Shaking with fright, I did my best. “You have taken Meg into your charge against my will, Uncle Herbert. I . . . I was looking to see if you have recorded money
set aside for her, or money already spent on her.” As a lie, it was pitifully lame. I tried to infuse my voice with vigour. I was a mother, defending her offspring. “Frankly, Uncle, I do not wish you to have charge of Meg and I would remind you that you have no rights over her and . . . ”

I was not only frightened, but tired, and was making mistakes all the way. I hadn’t kept alert for footsteps and I hadn’t had the sense to slam the ledger. He stepped to the table and looked at the open page.

“Why were you studying
this
page in particular?”

“I wasn’t. I was just reading it through.” The item concerning the two hundred marks seemed to rewrite itself in giant letters and spring off the page to meet us.

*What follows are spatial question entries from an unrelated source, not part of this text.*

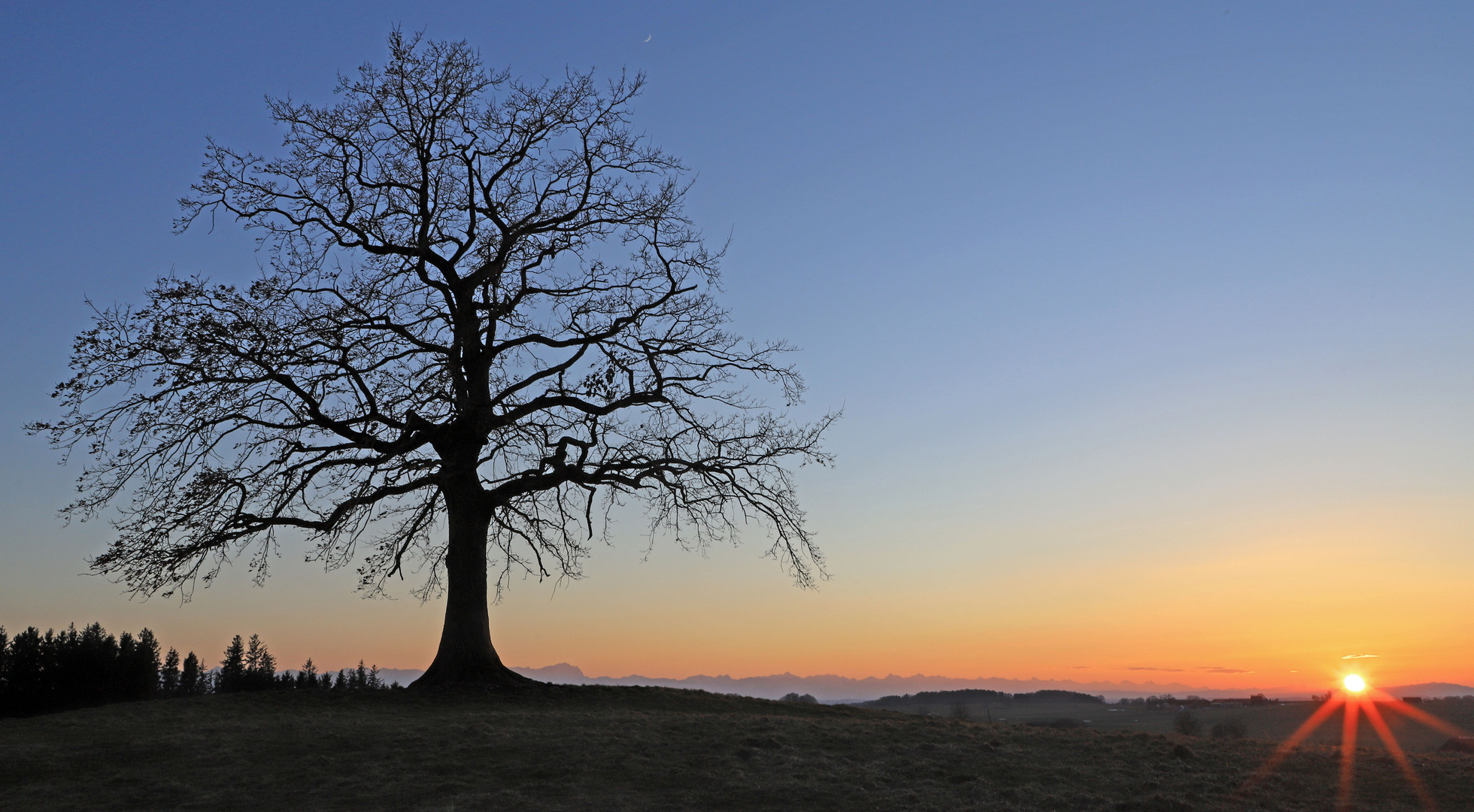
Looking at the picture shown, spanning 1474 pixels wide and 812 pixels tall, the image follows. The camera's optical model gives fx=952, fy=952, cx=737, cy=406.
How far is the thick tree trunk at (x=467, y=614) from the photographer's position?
18859mm

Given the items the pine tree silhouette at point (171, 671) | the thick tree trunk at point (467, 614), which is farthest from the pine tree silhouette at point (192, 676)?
the thick tree trunk at point (467, 614)

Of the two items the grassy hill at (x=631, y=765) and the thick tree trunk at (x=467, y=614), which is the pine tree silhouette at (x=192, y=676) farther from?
the grassy hill at (x=631, y=765)

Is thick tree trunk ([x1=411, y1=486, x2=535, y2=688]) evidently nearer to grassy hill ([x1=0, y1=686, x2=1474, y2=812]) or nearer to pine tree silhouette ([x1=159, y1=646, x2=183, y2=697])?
grassy hill ([x1=0, y1=686, x2=1474, y2=812])

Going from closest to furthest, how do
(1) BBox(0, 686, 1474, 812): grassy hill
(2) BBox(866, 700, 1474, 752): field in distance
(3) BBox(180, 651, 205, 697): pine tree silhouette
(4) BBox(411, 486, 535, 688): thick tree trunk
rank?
(1) BBox(0, 686, 1474, 812): grassy hill → (2) BBox(866, 700, 1474, 752): field in distance → (4) BBox(411, 486, 535, 688): thick tree trunk → (3) BBox(180, 651, 205, 697): pine tree silhouette

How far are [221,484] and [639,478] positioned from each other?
7.93 metres

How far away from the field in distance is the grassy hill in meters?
2.95

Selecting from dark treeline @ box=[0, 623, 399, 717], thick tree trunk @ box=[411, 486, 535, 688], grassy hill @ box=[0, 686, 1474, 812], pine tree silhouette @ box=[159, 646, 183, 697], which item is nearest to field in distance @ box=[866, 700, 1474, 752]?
grassy hill @ box=[0, 686, 1474, 812]

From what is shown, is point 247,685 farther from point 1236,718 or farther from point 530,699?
point 1236,718

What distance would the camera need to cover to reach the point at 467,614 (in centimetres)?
1939

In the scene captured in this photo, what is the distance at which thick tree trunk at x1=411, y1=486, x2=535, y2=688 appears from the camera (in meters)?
18.9

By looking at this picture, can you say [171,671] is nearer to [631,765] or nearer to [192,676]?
[192,676]

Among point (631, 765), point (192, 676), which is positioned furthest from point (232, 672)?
point (631, 765)

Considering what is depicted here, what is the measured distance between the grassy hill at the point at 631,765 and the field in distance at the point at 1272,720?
116 inches

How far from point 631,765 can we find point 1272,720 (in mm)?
20750
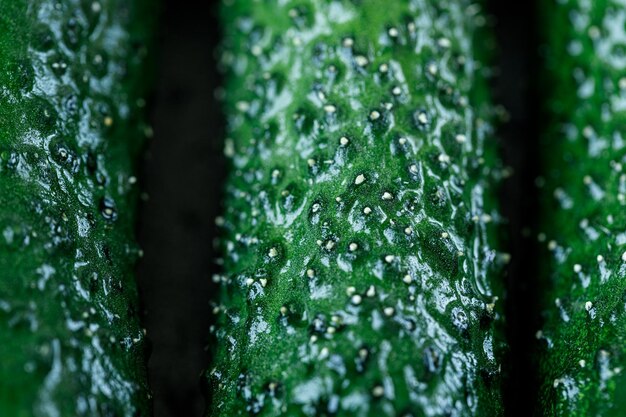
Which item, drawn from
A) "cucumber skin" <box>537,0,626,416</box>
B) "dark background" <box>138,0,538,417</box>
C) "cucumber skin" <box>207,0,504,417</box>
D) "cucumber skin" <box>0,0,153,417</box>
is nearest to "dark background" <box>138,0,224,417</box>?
"dark background" <box>138,0,538,417</box>

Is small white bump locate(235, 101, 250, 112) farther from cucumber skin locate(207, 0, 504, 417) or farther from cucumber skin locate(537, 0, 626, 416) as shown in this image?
cucumber skin locate(537, 0, 626, 416)

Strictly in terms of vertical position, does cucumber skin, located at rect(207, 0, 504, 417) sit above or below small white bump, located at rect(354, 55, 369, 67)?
below

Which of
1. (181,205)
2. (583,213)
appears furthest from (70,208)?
(583,213)

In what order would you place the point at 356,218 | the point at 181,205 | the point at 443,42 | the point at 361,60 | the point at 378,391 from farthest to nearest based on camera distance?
1. the point at 181,205
2. the point at 443,42
3. the point at 361,60
4. the point at 356,218
5. the point at 378,391

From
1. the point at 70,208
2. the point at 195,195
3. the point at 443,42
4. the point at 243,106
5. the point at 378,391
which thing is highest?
the point at 443,42

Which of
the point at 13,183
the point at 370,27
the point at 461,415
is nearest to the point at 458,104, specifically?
the point at 370,27

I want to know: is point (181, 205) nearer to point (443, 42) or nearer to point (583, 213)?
point (443, 42)
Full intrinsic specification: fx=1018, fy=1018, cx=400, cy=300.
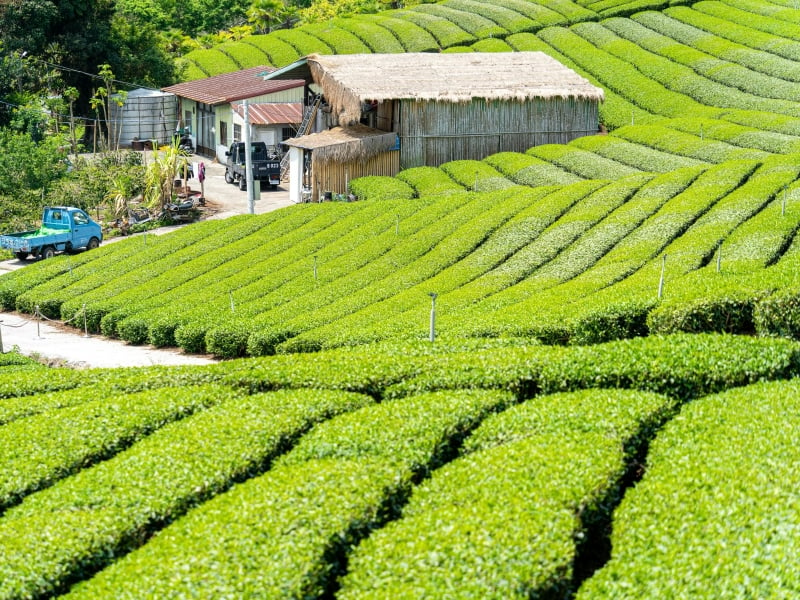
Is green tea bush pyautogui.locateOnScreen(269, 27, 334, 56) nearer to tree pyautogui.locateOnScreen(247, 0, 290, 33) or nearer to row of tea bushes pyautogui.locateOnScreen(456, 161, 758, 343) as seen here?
tree pyautogui.locateOnScreen(247, 0, 290, 33)

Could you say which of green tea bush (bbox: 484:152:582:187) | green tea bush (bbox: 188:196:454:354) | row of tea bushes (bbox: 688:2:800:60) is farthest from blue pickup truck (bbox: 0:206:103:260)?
row of tea bushes (bbox: 688:2:800:60)

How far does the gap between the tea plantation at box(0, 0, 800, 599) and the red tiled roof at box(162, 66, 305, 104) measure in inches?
945

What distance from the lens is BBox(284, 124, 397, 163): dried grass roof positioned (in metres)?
52.6

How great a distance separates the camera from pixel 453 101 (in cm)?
5497

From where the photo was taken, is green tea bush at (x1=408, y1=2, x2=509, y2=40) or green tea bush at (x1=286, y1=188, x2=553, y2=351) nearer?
green tea bush at (x1=286, y1=188, x2=553, y2=351)

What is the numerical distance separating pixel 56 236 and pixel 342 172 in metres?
14.8

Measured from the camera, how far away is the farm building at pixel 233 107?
65188 millimetres

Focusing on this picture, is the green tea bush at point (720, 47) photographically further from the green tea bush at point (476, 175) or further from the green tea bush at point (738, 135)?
the green tea bush at point (476, 175)

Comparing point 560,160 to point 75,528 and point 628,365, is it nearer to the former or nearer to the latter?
point 628,365

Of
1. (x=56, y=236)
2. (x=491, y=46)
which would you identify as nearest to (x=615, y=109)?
(x=491, y=46)

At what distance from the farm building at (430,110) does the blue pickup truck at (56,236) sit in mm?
11696

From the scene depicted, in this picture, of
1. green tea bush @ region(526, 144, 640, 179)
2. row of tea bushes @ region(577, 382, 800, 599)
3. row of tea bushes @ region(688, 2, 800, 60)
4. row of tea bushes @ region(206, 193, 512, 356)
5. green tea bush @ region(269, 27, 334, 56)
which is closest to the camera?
row of tea bushes @ region(577, 382, 800, 599)

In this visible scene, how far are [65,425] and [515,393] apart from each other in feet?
31.2

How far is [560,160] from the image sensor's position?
5134 cm
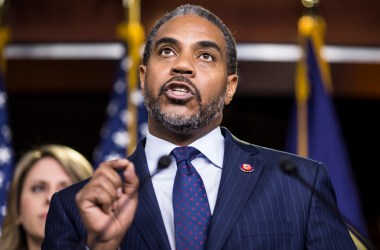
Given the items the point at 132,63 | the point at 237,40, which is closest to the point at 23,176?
the point at 132,63

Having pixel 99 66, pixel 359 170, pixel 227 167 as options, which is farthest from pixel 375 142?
pixel 227 167

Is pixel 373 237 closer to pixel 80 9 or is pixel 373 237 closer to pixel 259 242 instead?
pixel 80 9

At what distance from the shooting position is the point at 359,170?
5605 millimetres

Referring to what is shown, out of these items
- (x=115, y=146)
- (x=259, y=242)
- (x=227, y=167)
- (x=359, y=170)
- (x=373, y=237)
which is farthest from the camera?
(x=359, y=170)

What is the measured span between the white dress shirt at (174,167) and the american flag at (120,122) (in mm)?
2073

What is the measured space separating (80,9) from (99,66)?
0.38 m

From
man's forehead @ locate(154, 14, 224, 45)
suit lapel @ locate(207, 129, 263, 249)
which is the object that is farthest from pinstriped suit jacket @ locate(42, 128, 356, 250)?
man's forehead @ locate(154, 14, 224, 45)

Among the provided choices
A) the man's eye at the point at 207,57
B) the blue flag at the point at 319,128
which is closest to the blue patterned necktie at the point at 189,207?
the man's eye at the point at 207,57

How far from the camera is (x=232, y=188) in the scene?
176 cm

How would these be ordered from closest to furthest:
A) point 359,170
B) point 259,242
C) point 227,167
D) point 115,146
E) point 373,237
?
point 259,242, point 227,167, point 115,146, point 373,237, point 359,170

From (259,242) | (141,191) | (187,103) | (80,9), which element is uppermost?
(80,9)

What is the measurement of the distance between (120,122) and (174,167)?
7.46 ft

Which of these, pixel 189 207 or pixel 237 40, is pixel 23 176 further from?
pixel 237 40

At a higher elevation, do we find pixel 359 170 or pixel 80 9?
pixel 80 9
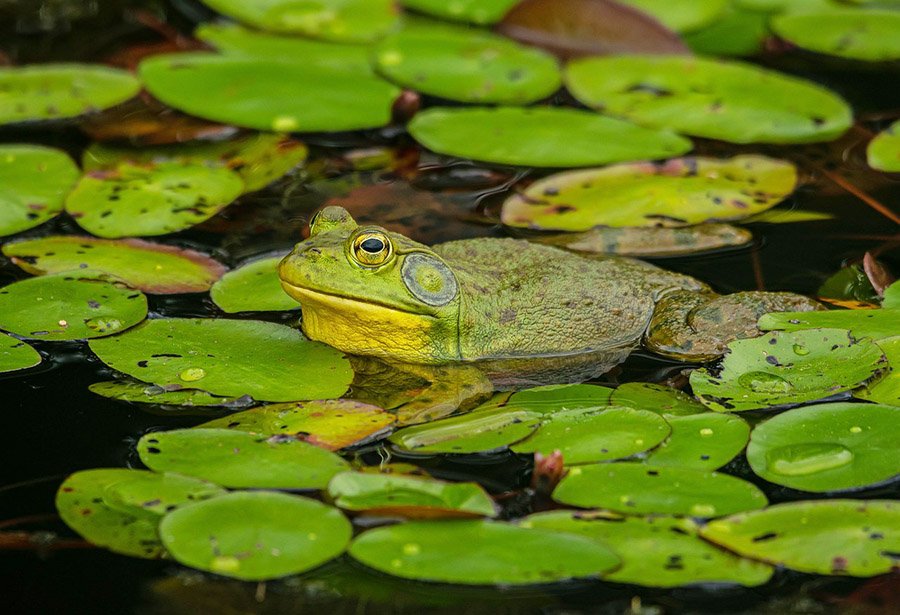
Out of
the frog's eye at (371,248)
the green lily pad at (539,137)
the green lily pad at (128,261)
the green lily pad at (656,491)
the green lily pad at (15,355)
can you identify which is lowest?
the green lily pad at (15,355)

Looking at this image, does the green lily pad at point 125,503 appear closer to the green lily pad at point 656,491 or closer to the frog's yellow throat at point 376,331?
the frog's yellow throat at point 376,331

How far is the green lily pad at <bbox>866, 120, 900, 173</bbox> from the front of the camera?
17.1ft

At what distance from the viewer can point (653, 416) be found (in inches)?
136

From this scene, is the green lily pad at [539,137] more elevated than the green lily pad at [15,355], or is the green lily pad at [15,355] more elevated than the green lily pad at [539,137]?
the green lily pad at [539,137]

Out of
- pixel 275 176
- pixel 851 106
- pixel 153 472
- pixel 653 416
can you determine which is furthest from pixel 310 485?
pixel 851 106

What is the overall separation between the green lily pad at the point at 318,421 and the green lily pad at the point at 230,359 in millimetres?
56

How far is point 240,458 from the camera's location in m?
3.23

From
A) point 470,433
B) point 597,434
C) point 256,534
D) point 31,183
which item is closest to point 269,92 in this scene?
point 31,183

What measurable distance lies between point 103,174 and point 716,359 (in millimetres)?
2912

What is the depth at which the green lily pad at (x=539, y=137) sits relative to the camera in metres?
5.23

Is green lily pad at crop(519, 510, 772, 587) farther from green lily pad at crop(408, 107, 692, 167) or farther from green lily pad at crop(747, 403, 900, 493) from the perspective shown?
green lily pad at crop(408, 107, 692, 167)

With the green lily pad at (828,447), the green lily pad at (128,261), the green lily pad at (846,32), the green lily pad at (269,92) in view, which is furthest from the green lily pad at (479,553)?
the green lily pad at (846,32)

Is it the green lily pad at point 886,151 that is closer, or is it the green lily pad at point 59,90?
the green lily pad at point 886,151

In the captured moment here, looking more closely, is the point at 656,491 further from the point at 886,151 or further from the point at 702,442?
the point at 886,151
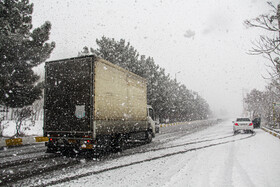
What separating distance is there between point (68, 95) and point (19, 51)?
9.77 m

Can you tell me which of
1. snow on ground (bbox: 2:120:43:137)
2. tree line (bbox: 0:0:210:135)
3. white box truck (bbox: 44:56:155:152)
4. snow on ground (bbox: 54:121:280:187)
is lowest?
snow on ground (bbox: 54:121:280:187)

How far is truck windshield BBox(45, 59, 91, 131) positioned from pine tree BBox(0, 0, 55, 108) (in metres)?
7.74

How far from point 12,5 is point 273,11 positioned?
15.2 m

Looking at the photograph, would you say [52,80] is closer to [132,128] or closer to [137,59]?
[132,128]

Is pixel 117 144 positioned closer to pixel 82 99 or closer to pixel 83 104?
pixel 83 104

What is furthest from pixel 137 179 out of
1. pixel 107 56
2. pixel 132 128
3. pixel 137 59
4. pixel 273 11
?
pixel 137 59

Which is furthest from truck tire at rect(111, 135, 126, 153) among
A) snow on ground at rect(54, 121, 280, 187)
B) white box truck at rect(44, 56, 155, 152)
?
snow on ground at rect(54, 121, 280, 187)

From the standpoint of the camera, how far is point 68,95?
8.51 metres

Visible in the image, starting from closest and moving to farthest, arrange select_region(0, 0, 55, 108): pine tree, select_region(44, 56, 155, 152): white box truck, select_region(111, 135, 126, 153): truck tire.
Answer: select_region(44, 56, 155, 152): white box truck
select_region(111, 135, 126, 153): truck tire
select_region(0, 0, 55, 108): pine tree

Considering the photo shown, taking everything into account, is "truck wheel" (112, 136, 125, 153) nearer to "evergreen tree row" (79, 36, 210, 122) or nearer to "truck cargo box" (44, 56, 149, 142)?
"truck cargo box" (44, 56, 149, 142)

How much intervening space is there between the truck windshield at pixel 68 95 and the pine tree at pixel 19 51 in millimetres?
7741

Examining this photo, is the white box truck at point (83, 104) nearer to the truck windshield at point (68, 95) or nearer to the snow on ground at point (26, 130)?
the truck windshield at point (68, 95)

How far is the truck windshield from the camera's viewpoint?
27.0ft

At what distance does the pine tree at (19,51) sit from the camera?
1490 centimetres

“If you wished to know what we were spending on Meg, you could have asked us,” he said. “You had no need to creep about in the night like a miscreant for that. My head groom tells me that when you arrived here, you showed a remarkable interest in William Johnson’s piebald horse. Why was that?”

I managed not to jump. The stance of my uncle’s bulky body, enlarged by the shadow which the candles threw on the wall behind him, suddenly seemed extraordinarily menacing.

I thought of John then, and was overtaken, without warning, by sheer rage. I lost my temper, so completely that it overwhelmed my sense of danger. I flung the truth in my uncle’s face.